In the sports world, a mental error can cost your team the big game. When you are investing, a mental error can put your retirement portfolio at risk. Mistakes often result from letting misconceptions and emotions affect your decisions
Successful investing generally requires logic and reasoning. To avoid a fumble, you may want to guard against these four behavior patterns.
Some people tend to overestimate their investment abilities. Like the overconfident quarterback who always wants to throw a pass, the overconfident investor may want to change investments frequently. However, any changes in your investment strategy should be based on careful consideration, not "gut feelings." Rash decisions could cost you the game.
Freezing Under Pressure
Fear of being tackled can cause a player to freeze up on the football field. Likewise, fear of making an investment mistake can cause a retirement investor to postpone decisions. For example, an investor may delay switching out of an investment that has consistently underperformed. While the investor is lingering over the decision, the investment may be losing even more value. If you determine that an investment no longer fits in with your game plan, the sooner you make the substitution, the better.

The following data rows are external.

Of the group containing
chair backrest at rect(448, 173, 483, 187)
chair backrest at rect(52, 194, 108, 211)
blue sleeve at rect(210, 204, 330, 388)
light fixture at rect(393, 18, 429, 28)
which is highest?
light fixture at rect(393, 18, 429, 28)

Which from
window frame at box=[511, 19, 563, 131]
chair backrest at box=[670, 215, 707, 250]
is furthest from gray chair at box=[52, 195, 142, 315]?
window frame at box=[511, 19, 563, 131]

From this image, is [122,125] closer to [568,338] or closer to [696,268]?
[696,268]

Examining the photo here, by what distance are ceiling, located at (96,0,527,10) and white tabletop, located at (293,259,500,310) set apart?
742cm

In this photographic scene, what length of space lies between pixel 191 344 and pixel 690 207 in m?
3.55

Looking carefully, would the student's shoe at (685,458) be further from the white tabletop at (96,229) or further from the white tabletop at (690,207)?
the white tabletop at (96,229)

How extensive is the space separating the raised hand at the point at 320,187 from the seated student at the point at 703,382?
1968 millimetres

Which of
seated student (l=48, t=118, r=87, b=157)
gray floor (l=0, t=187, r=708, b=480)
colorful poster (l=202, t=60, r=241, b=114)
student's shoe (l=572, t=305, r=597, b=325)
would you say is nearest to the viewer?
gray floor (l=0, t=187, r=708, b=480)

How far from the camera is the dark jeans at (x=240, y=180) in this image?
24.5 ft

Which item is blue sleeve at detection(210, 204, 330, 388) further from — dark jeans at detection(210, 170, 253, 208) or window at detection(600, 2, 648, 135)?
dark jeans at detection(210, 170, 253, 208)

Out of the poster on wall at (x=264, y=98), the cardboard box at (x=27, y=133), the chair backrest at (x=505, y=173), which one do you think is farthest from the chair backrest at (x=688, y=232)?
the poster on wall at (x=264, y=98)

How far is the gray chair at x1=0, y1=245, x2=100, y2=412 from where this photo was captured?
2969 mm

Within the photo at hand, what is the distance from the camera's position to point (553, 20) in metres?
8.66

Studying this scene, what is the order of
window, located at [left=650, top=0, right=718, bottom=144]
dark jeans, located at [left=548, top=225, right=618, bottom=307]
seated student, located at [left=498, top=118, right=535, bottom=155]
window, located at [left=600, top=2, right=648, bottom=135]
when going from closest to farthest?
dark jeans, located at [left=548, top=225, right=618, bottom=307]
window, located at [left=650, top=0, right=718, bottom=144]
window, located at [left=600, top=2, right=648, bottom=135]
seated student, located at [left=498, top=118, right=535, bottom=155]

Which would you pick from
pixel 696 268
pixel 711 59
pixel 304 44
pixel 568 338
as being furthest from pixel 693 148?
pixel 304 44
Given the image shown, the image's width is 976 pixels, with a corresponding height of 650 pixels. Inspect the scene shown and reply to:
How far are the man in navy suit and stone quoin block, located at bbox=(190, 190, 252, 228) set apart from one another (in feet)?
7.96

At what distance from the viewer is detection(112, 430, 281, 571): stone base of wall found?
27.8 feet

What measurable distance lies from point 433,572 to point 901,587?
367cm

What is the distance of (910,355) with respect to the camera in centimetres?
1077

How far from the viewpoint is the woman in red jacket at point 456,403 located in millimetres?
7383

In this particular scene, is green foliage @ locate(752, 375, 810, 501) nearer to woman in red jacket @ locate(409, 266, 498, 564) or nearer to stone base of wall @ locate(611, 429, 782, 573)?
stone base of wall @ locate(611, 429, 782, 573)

Assuming a Winning Streak Is Unbreakable
If an investment, or its sector, has performed extremely well over the long term, you may believe it is unbeatable. But even the best teams may lose at some point -- and even the most consistent investment may sometimes falter. Instead of simply assuming a "star" investment still has a winning record, periodically review its performance. If it experiences a temporary setback but still fits in with your game plan, you may want to keep it in your roster. But, if a former winner is now on a long-term losing streak, it may be time to switch investments.
Focusing on Short-Term Losses Instead of Long-Term Gains
In football, a long pass down the field may lead to a touchdown. But it's also very risky because the other team could intercept the ball. Like a long pass, a stock investment can be risky because of the potential for losses. Stocks, however, also offer greater potential for long-term gains than less risky asset classes. For a better chance of getting into the end zone, retirement investors may want to include stock investments in their portfolios.
Your situation is unique, so be sure to consult a professional before taking action.